For researchers, the potential benefits are huge: gaining more recognition for their work and especially for research outputs which are not publications. Sharing datasets is time-consuming and not rewarding enough for now. Making datasets more visible is also a way to get more citations. As shown above, the rate of data and software citation is increasing, but slowly. For publishers, facilitating the process of citing datasets and software will only bring more traffic to the articles and therefore more notoriety to the journal. What’s more, with the efforts of initiatives such as CoARA, to ensure that these research products are better perceived in the evaluation process, or Make Data Count, to better quantify the use and re-use of research data, journals that are technically ready to make use of these metrics will be all the more attractive to researchers. Finally, for society as a whole, the transparency and publicity of research results, particularly in the field of health, is a collective responsibility. In France, a recent interministerial report puts forward recommendations to improve the situation in the health sector.
We have done a lot of groundwork to create the infrastructure to support data and software citation practices? How can we motivate adoption? Do you see France or the EU (or other funders) mandating or regulating these kinds of practices, since they need it for assessment purposes?
In France, the national ecosystem for research data is called Recherche Data Gouv. Launched in 2022, it provides to researchers a generalist data repository and a network of research data management support services, deployed throughout the country. Sharing research data is thus strongly encouraged and facilitated by the implementation of this infrastructure. It is also recommended that software be deposited in HAL (our national open archive for publications) and in Software Heritage. Funding bodies such as the Agence Nationale de la Recherche (French National Research Agency) require funded projects to share not only publications but also data and software whenever possible. This is also included in many roadmaps and recommendations from higher education and research establishments, such as my own university, the Université de Lorraine. These incentives have already borne fruit, with an increase in the number of datasets shared over the years. However this will continue only if these citations and impact are genuinely taken into account in the individual assessment of researchers can the situation change radically.
I note the newly launched OSMI working group, “Shared resources and infrastructure to analyze scholarly outputs”. What do you hope to achieve via this group? What can the community do to support this work?
This working group is co-chaired by Pragya Chaube (Open Science South Asia Network and CODATA Connect) and Cristina Huidiu (Wageningen University and Research). It aims to develop a collective framework for extracting and sharing essential metadata from scientific publications, such as author affiliation, data use, software sharing, funding, etc. Its main objectives are to foster the use of state-of-the-art open source tools for extracting information from full text; encourage the sharing of the extracted metadata within a framework consistent with full-text access licenses and meet the considerable computing and storage requirements via resource pooling mechanisms. Building open and trusted AI tools for full-text analysis is a major challenge. The community is more than welcome to join the working group, which has just started, and share ideas to fulfill these goals. Those who are interested in engaging are welcome to reach out.
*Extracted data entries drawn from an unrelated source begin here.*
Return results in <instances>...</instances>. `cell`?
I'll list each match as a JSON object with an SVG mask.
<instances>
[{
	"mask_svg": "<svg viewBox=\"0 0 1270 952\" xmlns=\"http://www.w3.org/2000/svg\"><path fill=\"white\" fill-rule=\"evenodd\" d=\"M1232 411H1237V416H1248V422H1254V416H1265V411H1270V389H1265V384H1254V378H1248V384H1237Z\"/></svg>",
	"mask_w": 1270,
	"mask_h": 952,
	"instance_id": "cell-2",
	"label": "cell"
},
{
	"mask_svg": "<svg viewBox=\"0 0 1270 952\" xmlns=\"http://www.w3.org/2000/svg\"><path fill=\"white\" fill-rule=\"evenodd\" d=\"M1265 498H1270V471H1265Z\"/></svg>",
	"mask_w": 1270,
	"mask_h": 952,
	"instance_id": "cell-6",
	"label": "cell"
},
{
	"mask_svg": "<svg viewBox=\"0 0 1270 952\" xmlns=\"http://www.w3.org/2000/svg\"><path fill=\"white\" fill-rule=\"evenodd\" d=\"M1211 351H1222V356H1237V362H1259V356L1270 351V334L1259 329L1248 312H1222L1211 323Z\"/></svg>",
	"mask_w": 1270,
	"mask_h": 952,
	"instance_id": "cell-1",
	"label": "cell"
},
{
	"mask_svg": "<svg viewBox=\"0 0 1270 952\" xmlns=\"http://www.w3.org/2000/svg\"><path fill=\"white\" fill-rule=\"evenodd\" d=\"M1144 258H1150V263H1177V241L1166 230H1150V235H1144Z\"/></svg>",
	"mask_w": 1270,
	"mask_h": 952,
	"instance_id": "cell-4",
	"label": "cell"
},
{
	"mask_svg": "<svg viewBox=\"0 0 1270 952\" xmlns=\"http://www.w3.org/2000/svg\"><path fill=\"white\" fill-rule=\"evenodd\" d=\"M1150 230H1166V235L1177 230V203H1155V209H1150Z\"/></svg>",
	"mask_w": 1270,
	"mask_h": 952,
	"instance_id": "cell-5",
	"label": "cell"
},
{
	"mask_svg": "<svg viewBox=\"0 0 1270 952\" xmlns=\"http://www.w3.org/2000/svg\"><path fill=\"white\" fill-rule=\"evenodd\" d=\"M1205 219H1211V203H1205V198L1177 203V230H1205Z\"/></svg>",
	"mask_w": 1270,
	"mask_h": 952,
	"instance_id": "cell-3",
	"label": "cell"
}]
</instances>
Later this summer, the OSMI will be hosting a two-day meeting in Paris — and virtually — on July 7-8, 2025. Everyone is encouraged to continue to follow the work of the OSMI and its working groups. If scholarly communications is going to extend beyond traditional content distribution models, such as articles, there will need to be greater recognition of researchers work to motivate data sharing. OSMI and FOSM are both driving recognition for open data sharing. They are also highlighting the challenges that currently exist in processing these assessment metrics.